Costco is showing wide swings, looking messy…
COST’s point and figure chart (1% boxes) shows that it hasn’t broken its trend… yet. This lens will have Costco in a bear trend if it falls below $187.86/share.
More on point and figure charts here.

Costco’s trend-bucking popularity could go away as soon as people out of work start finding a way to make their last haul last, or donate it to the food bank and head back to the Olive Garden when this thing blows over. More to the point: stocks that outperform bear markets end up being sold off to get even as often as they become the hot ticket.

Colgate Palmolive Corp. (NYSE: CL) makes all manner of cleaning supplies and soap. The old-money consumer staple co. bumped their dividend today to telegraph to the market that they were doing just fine. It took the stock up 12%, but the move didn’t break the trend.

Colgate Palmolive, trying to break out.

The point and figure chart still has CL in a bear pattern, because chaos reigns here. Nobody knows when someone or something holding CL will need sudden liquidity.

Big swings like this are money hot-potato’ing its way around, looking to catch a bounce. Looking for momentum and locking in profit when it shows up. It’s managers white-knuckling it; using what they’ve got left to trade their way out of a jam.

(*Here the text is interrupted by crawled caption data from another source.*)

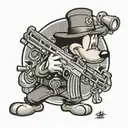 goofy with a machine gun tattoo design idea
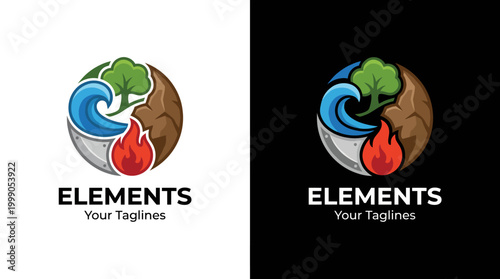This logo creatively combines earth, water, air, and fire, representing balance in nature, sustainability, and environmental awareness in a cohesive design.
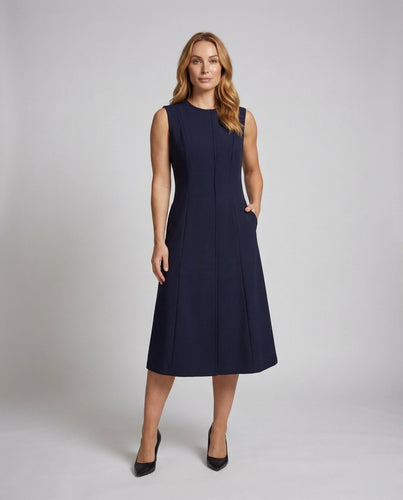 Women's Midi Dress Viennese Seams A-Line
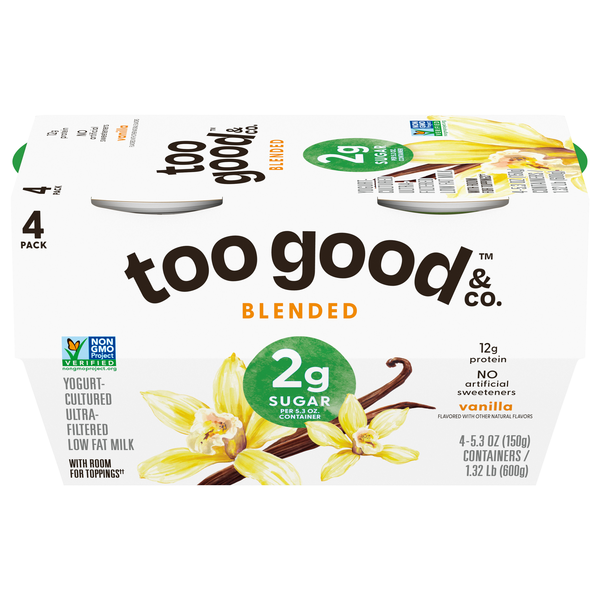 Too Good & Co. Blended Low Fat Vanilla Greek Yogurt Cup - 4 ct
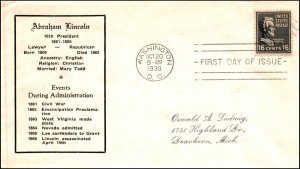 Scott 821 16 Cents Lincoln Detroit Ludwig FDC Typed Address Planty 821-90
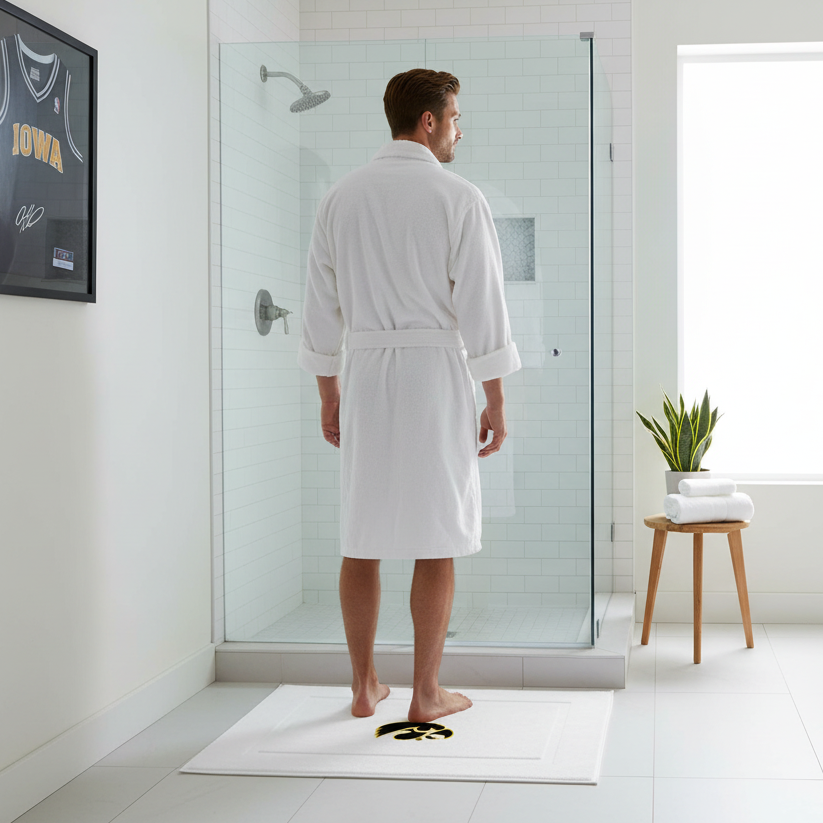 Iowa Hawkeyes - 100% Organic White Cotton Bathmat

This is the VIX. The volatility index tracks the purchase of puts as an indication of demand for down-side protection. The VIX is nearly at its 2008 peak. It backed off today, but nothing this high above its moving averages can be trusted to stay put.

This is a trader’s market. Since we don’t have the time, patience or guts to sit in front of a screen and wrestle with the bear on the daily, we’re mostly sticking with cash and gold until the storm is over… or until we change our mind.


The author has no securities or affiliations related to any organization mentioned. Not a recommendation to buy or sell. Always do additional research and consult a professional before purchasing a security. The author holds no licenses.